Задания:
(1) Ответьте на вопросы по отрывку о поездке в Тассилин-Аджер:
(a) С какой высоты шел спуск по отвесному склону?
(b) В тени какого дерева у подножия перевала удалось укрыться от жары?
(c) В какие цвета был окрашен пестрый жучок?
(2) Выпишите все имена собственные из отрывка о поездке в Тассилин-Аджер.
(3) Продолжите отрывок о поездке в Тассилин-Аджер после его последнего предложения.

Как я уже говорил, найти решение — еще не все. Но, как станет ясно из дальнейших глав этой книги, в последующие годы я перешел к попыткам его осуществления.
Из-за недостатка времени и неприступности гор не было возможности во время пребывания съемочной группы в Тассилин-Аджере посетить большие восточные каньоны с реликтовыми видами. Мне пришлось ограничиться экскурсией к доисторическим наскальным рисункам в знаменитую область Джаббарен, которую мне не удалось посетить в 1968 году из-за ее удаленности. При спуске с высоты 1800 метров по отвесному склону произошло событие — с виду незначительное, но с роковыми последствиями. Приведу его для устрашения всех, кто вмешивается в дела, выходящие за рамки его компетентности.
Был знойный июньский полдень, когда я, утомленный жарой, упал в тени одинокой акации у подножия перевала. Но я оказался здесь не один. Около меня сидел пестрый жучок, окрашенный в государственные цвета Австро-Венгерской монархии. Такого жучка я еще никогда не видел и, решив, что, может быть, он обрадует моего коллегу Горака, взял его с собой.

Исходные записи

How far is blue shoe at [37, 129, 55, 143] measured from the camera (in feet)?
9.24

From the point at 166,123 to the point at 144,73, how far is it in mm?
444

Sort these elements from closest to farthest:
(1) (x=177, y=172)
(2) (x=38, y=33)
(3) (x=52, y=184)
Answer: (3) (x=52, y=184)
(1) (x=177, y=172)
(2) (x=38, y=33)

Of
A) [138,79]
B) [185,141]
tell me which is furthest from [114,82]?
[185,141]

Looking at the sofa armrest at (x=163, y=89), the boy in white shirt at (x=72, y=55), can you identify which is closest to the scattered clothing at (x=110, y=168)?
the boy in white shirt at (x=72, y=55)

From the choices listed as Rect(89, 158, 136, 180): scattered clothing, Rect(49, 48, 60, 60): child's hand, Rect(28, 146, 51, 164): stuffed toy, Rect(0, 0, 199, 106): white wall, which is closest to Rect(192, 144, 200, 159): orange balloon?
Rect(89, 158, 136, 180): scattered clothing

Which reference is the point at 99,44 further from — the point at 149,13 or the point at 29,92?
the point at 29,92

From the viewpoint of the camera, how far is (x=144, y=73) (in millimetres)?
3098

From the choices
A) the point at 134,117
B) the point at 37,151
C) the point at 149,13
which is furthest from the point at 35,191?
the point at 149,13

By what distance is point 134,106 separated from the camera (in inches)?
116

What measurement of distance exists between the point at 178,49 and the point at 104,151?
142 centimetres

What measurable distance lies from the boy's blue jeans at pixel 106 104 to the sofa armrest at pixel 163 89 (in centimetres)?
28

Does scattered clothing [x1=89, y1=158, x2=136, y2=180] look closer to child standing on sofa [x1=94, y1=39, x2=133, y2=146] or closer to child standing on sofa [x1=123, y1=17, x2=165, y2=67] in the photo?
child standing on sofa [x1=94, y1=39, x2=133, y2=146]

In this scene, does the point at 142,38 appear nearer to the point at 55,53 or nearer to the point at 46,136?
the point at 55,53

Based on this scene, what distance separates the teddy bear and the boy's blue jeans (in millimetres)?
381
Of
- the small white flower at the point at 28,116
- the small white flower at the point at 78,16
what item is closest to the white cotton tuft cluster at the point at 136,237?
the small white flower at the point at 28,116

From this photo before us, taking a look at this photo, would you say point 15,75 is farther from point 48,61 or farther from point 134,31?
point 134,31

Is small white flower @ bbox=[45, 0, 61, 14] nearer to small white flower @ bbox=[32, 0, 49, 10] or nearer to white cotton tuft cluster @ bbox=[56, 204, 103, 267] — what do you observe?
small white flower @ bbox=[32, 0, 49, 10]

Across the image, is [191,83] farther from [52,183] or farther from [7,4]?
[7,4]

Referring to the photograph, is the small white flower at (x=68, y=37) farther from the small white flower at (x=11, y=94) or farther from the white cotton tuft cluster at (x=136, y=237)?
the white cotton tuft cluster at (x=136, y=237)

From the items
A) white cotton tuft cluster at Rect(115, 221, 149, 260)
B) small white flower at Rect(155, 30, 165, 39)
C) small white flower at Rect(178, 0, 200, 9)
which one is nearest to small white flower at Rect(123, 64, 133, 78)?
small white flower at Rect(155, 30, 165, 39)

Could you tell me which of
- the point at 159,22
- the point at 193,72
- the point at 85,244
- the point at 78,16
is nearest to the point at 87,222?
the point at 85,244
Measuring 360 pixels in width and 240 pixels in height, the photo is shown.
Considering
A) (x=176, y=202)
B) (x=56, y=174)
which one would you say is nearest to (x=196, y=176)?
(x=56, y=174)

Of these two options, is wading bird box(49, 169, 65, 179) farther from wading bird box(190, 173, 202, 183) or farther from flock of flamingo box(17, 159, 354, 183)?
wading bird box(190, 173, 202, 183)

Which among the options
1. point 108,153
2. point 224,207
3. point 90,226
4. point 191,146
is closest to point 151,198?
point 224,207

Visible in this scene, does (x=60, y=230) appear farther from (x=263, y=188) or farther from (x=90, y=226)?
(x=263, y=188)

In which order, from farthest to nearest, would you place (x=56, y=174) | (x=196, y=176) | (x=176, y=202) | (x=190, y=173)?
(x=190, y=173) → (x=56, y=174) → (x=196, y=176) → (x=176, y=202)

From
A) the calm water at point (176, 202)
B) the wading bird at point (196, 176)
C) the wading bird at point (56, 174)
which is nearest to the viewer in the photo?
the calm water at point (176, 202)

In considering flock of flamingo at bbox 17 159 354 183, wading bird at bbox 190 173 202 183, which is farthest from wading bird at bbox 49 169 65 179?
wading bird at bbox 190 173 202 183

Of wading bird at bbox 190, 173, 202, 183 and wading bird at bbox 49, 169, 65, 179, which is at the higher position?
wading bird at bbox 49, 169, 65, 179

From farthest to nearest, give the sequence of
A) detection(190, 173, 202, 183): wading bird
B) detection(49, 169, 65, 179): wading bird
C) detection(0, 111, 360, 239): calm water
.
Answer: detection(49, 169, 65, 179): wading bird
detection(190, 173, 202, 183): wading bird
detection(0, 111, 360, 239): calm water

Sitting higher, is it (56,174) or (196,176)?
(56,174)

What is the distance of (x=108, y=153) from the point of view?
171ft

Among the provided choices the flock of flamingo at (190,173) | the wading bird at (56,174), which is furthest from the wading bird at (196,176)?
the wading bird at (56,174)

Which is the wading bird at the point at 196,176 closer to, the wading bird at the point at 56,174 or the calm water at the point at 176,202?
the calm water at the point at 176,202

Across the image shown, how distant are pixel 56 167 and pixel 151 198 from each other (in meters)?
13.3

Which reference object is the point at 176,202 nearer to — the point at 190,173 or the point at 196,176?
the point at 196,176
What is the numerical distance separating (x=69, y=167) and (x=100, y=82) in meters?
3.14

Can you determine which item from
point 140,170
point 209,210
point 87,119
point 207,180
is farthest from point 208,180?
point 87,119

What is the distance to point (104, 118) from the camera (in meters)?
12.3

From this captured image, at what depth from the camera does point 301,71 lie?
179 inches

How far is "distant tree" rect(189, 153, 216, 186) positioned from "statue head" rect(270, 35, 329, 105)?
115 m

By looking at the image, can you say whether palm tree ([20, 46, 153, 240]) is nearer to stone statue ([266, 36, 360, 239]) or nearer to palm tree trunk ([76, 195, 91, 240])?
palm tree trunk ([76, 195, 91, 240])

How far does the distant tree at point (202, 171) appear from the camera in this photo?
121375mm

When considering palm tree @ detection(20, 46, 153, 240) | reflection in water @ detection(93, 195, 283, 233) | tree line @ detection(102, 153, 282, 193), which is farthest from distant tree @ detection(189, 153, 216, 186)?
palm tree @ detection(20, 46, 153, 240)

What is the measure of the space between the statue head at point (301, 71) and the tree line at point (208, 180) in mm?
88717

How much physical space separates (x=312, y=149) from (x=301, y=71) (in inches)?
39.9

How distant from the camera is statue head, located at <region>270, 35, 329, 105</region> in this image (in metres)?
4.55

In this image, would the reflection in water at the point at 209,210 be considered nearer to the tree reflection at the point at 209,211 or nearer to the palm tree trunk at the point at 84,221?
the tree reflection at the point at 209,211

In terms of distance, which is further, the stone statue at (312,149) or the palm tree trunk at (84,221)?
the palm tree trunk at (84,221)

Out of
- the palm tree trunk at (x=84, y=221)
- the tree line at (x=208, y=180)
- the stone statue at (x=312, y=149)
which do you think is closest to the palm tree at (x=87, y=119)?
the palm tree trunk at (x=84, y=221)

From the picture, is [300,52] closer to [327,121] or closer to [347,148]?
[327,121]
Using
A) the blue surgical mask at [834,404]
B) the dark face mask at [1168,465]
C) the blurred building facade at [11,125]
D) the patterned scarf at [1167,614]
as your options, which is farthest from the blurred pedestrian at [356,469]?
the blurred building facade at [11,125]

Ответы на задания:
(1)
(a) С высоты 1800 метров.
(b) В тени одинокой акации.
(c) В государственные цвета Австро-Венгерской монархии.

(2) Тассилин-Аджер, Джаббарен, Австро-Венгерская монархия, Горак.

(3)
В Праге жучок передавался из рук в руки, пока не попал к одному самоуверенному «знатоку», который, ссылаясь на известных специалистов, определил, что это Pachnoda savigni — представитель фауны влажных тропиков Гвинейского залива — и в Сахаре ни в коем случае жить не может. Стало быть, я найти жучка в Сахаре не мог, а заранее его раздобыл и привез туда, чтобы иметь возможность прославиться, представив эту единственную в своем роде находку. Год спустя, когда я уже просто боялся попадаться на глаза серьезным естествоиспытателям (поскольку слухи о нелепом подлоге распространились широко), в Тассилин-Аджер поехала группа наших энтомологов во главе с доктором Гоффе-ром и привезла этих Pachnoda savigni целую дюжину. Теперь я снова отваживаюсь появляться в обществе, но жучков больше уже не собираю. А если уж и прихвачу какого, то самого обыкновенного, всем знакомого, который никого не интересует и, главное, в чьем существовании никто не сомневается.
Pachnoda savigni, очевидно, имеет отношение к тем многочисленным остаткам фауны и флоры африканских саванн, что были распространены в недавнее влажное время намного дальше к северу, чем сегодня. В наши дни с этими реликтами — исчезающими остатками ушедшей жизни сахарской пустыни — мы встречаемся чаще всего на небольших участках, где сохранилась еще вода. Однако большую часть земель у источников и во влажных районах уже целые тысячелетия интенсивно использует и возделывает человек. В искусственно созданных сообществах полезных растений — оазисах, конечно, остатки первоначальной флоры и фауны уже не так разнообразны. Несмотря на это, сохранились — особенно в Тассили — местами небольшие островки мало измененной природы вокруг случайного источника воды, где по какой-то причине не поселились люди. Здесь-то и обнаруживаем мы именно те виды, которые для сахарской пустыни совсем «немыслимы», и коллекции пополняются массой «нелепых научных подлогов».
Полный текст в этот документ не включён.